[Listing of spatial reasoning questions]
※

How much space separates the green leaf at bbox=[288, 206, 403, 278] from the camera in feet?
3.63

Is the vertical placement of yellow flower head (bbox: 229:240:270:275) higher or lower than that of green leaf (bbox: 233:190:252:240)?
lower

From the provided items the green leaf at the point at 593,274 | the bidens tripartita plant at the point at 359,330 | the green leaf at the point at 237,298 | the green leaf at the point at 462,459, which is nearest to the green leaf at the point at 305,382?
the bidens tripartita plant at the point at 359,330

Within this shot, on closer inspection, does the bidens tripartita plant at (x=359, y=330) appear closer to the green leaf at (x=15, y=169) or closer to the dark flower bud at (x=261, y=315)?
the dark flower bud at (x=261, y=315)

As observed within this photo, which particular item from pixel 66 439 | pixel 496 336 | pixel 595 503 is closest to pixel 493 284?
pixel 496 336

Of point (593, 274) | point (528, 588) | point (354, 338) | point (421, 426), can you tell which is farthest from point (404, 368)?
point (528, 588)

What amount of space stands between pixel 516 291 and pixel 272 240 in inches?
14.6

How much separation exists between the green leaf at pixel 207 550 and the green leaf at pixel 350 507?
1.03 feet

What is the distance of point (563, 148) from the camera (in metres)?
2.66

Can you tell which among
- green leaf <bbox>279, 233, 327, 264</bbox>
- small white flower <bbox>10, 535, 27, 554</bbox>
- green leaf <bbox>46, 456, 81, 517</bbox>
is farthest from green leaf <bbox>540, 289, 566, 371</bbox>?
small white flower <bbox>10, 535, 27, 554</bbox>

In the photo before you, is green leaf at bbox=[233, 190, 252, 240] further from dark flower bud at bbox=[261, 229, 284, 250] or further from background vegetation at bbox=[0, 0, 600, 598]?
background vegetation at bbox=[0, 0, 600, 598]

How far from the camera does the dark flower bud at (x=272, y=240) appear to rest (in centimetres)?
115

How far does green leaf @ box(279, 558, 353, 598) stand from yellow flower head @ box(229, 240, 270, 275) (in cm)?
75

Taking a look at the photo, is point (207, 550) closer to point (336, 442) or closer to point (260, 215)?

※

Put the lines between the one containing "Can you tell which among" and the end of the listing, inclusive, into a Markdown table with the columns Row and Line. Leave out blank lines.

* Response to the exercise
| Row | Line |
|---|---|
| 1 | Can you tell which among |
| 2 | - green leaf <bbox>279, 233, 327, 264</bbox> |
| 3 | - small white flower <bbox>10, 535, 27, 554</bbox> |
| 4 | - green leaf <bbox>46, 456, 81, 517</bbox> |
| 5 | is farthest from green leaf <bbox>540, 289, 566, 371</bbox>? |
| 6 | small white flower <bbox>10, 535, 27, 554</bbox> |
| 7 | In the photo before you, is green leaf at bbox=[233, 190, 252, 240] further from dark flower bud at bbox=[261, 229, 284, 250] or further from background vegetation at bbox=[0, 0, 600, 598]? |
| 8 | background vegetation at bbox=[0, 0, 600, 598] |
| 9 | How far from the camera does the dark flower bud at (x=272, y=240) appear to rest (in centimetres)? |
| 10 | 115 |
| 11 | How far does green leaf @ box(279, 558, 353, 598) stand from yellow flower head @ box(229, 240, 270, 275) (in cm)? |
| 12 | 75 |
| 13 | Taking a look at the photo, is point (207, 550) closer to point (336, 442) or closer to point (260, 215)? |